Commercial salt may also contain additives, especially conditioning or free-flow agents, such as sodium hexacyanoferrate (II) decahydrate (also known as sodium ferrocyanide, yellow prussiate of soda or YPS). Although many think most salt contains iodine for fortification purposes, "very little iodized salt is used in food processing in the United States," notes Barron. "Iodized salt in this country is used in the home. In other parts of the world, iodization of salt is mandated for all salt, including salt used for food processing."

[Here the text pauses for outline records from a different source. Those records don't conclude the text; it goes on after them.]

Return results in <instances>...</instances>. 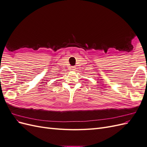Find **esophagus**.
<instances>
[{"mask_svg": "<svg viewBox=\"0 0 147 147\" xmlns=\"http://www.w3.org/2000/svg\"><path fill=\"white\" fill-rule=\"evenodd\" d=\"M71 69H71V70H73V71H74V70H75V67H74V66H72V67H71Z\"/></svg>", "mask_w": 147, "mask_h": 147, "instance_id": "obj_1", "label": "esophagus"}]
</instances>
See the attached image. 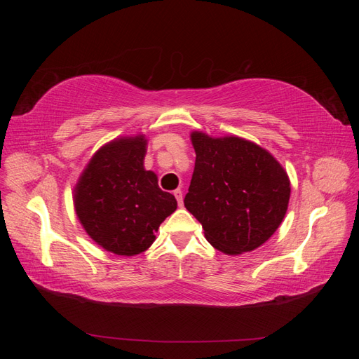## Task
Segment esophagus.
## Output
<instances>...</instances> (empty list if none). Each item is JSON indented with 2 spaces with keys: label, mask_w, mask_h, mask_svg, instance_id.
Masks as SVG:
<instances>
[{
  "label": "esophagus",
  "mask_w": 359,
  "mask_h": 359,
  "mask_svg": "<svg viewBox=\"0 0 359 359\" xmlns=\"http://www.w3.org/2000/svg\"><path fill=\"white\" fill-rule=\"evenodd\" d=\"M173 194H175V198L178 201V205L182 206V191L181 190H175V191H173Z\"/></svg>",
  "instance_id": "34e87169"
}]
</instances>
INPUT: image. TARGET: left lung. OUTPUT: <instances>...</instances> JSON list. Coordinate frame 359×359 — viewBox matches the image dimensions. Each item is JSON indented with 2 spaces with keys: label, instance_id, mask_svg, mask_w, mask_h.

Manufacturers make food-grade salt by mining underground deposits, either directly or by dissolving the salt and pumping out a saline solution, or by evaporating sea salt. They then dry the brine through solar or physical, generally vacuum-pan, methods. "Evaporated salt produced domestically is obtained by dissolving underground rock-salt deposits, or redissolving solar salt and thermally evaporating the brine," says George Lutz, quality assurance technical service manager, Cargill Salt, Minneapolis. "If brine treatment is performed, purity levels of 99.95% as sodium chloride and higher can be obtained."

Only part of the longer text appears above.